Nonetheless, the outcome of Monday’s election still assumes importance. The heart of the matter is that unless there is a decisive victory by either side, which seems improbable, the country is heading for political instability and the gathering storms on the horizon portend a time of troubles.
First and foremost, whichever side wins the election, given the fractious nature of Sri Lankan politics – especially since the current president Maithripala Sirisena backstabbed Rajapaksa and went on to win the presidential poll in January with the backing of Wickremesinghe – a deepening of the factional fight within the ruling Sinhala elite is almost certain to ensue.
Sirisena has threatened to keep Rajapaksa out of power, no matter the result of Monday’s poll. On the other hand, a government led by Wickremesinghe would have to heavily depend on the support of the Tamil and Muslim minorities, which in turn would leave a big chunk of the Sinhala electorate (supporting Rajapaksa) feeling disenfranchised.
Second, the Sri Lankan economy faces an adverse external environment in conditions where the commodity prices are slumping. Tea and rubber exports are hit badly. The apparel exports to the US and Europe have fallen. Unemployment is running high among the youth.
The debt-servicing expenditure is extremely high, amounting to over 95 percent of the revenue. Saddled with the rupee debt at 8.8 trillion rupee, borrowing from the International Monetary Fund has become imperative, and, sure enough, IMF has demanded deep spending cuts as the precondition of any new loan.
The new government – be it under Rajapaksa or Wickremesinghe – can be expected to impose an austerity agenda with drastic inroads into wages, working conditions and budget spending. In sum, Sri Lanka is heading for social unrest and political agitations by various discontented, dispossessed, disadvantaged sections of the population.
A third vector concerns Sri Lankan Tamil politics. Under combined American and Indian prodding, the main Tamil party, the Tamil National Alliance (TNA) has been pursuing the politics of power-sharing with the Sinhala elites in Colombo led by Sirisena and Wickremesinghe.
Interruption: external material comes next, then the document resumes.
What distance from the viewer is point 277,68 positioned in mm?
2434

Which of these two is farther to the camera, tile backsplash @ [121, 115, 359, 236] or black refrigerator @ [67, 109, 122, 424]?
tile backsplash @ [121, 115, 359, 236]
But in the past six-month period, nothing substantial has changed in the lives of the Tamil people. There has been no real easing of the repression of Tamils by Colombo. However, for the leadership of the TNA, drawn from the Tamil elites, the priority has been – and still is – to strike power-sharing bargains with Sirisena.
The TNA leadership is pinning hopes on the Sirisena-Wickremesinghe combine running the next government and itself becoming a coalition partner in it. To be sure, the TNA leaders will ultimately bargain for the loaves of office for themselves as quid pro quo for their support to Sirisena and Wickremesinghe.
The TNA leaders count on the “international community” to intervene in Sri Lankan politics to help secure justice for the Tamil people. They seem to have forgotten the dubious role played by the “international community” all along in exploiting the Tamil problem in their self-interests.
Curiously, the TNA’s election manifesto says, “The TNA is firmly of the view that international auspices are necessary to achieve permanent peace through genuine reconciliation, thereby enabling all peoples living in Sri Lanka to live as equal citizens”. The tragedy (or bankruptcy) of Tamil nationalism in Sri Lanka seems to be repeating itself.